Over the last decade, the CMGC kinase DYRK2 has been reported as a tumor suppressor across various cancers triggering major antitumor and proapoptotic signals in breast, colon, liver, ovary, brain, and lung cancers, with lower DYRK2 expression correlated with poorer prognosis in patients. Contrary to this, various medicinal chemistry studies reported robust antiproliferative properties of DYRK2 inhibitors, whereas unbiased ‘omics’ and genome-wide association study-based studies identified DYRK2 as a highly overexpressed kinase in various patient tumor samples. A major paradigm shift occurred in the last 4 years when DYRK2 was found to regulate proteostasis in cancer
via
a two-pronged mechanism. DYRK2 phosphorylated and activated the 26S proteasome to enhance degradation of misfolded/tumor-suppressor proteins while also promoting the nuclear stability and transcriptional activity of its substrate, heat-shock factor 1 triggering protein folding.

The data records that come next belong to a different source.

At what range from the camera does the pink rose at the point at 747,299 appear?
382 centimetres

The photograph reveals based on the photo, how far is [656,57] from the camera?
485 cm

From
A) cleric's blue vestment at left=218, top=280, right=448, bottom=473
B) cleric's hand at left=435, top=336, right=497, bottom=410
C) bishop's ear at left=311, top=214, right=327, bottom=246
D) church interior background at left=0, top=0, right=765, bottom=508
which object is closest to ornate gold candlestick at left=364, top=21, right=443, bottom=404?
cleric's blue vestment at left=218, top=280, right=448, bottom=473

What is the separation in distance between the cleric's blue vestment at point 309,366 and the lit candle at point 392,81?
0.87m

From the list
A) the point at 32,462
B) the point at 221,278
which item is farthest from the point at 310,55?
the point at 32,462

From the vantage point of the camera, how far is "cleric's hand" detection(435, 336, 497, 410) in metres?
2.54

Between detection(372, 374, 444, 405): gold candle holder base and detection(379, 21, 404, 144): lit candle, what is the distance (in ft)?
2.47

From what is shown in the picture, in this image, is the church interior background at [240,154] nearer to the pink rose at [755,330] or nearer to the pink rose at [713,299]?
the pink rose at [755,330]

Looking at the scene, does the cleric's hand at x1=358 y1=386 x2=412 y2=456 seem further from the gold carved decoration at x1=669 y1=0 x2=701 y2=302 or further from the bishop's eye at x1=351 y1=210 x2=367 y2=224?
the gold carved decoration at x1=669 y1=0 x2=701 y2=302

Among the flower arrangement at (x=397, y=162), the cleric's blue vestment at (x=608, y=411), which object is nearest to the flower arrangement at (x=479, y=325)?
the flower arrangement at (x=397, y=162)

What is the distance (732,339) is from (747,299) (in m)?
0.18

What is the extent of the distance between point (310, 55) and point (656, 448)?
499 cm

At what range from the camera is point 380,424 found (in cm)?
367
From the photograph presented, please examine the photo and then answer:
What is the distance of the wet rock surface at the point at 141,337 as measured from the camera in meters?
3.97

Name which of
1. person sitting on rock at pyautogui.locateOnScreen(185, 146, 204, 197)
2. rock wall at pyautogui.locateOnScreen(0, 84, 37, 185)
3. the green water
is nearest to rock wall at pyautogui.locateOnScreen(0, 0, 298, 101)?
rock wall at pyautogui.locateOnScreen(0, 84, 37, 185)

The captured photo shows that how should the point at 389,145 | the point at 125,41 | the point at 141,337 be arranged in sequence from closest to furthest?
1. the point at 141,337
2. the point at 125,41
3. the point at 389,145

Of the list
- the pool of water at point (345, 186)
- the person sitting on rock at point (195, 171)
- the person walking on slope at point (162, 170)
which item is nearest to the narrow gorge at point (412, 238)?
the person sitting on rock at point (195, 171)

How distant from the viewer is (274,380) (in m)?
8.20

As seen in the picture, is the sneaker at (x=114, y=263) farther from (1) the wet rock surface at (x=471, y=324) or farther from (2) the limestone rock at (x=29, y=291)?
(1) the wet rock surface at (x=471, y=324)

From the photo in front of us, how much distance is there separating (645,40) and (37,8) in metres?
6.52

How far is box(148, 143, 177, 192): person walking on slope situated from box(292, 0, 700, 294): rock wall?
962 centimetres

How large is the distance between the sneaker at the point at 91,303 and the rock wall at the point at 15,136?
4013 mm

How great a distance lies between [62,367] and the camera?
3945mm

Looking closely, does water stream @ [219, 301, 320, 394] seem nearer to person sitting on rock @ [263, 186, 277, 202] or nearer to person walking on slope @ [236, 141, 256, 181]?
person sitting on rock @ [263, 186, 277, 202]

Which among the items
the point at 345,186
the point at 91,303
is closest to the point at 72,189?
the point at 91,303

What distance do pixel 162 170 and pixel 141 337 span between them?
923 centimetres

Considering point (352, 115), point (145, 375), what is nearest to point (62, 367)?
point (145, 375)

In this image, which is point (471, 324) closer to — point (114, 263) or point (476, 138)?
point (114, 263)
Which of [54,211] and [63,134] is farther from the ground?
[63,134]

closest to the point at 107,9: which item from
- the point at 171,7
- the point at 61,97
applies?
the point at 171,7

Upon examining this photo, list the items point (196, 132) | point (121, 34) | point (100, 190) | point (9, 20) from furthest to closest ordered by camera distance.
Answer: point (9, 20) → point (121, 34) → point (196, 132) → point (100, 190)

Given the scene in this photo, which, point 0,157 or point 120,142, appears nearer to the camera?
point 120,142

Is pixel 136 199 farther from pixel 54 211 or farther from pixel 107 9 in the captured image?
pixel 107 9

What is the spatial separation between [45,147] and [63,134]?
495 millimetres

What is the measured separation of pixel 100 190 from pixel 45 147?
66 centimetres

Together, DYRK2 regulates proteostasis and promotes protumorigenic survival for specific cancers. Indeed, potent and selective small-molecule inhibitors of DYRK2 exhibit
in vitro
and
in vivo
anti-tumor activity in triple-negative breast cancer and myeloma models. However, with conflicting and contradictory reports across different cancers, the overarching role of DYRK2 remains enigmatic. Specific cancer (sub)types coupled to spatiotemporal interactions with substrates could decide the procancer or anticancer role of DYRK2. The current review aims to provide a balanced and critical appreciation of the literature to date, highlighting top substrates such as p53, c-Myc, c-Jun, heat-shock factor 1, proteasome, or NOTCH1, to discuss DYRK2 inhibitors available to the scientific community and to shed light on this duality of protumorigenic and antitumorigenic roles of DYRK2.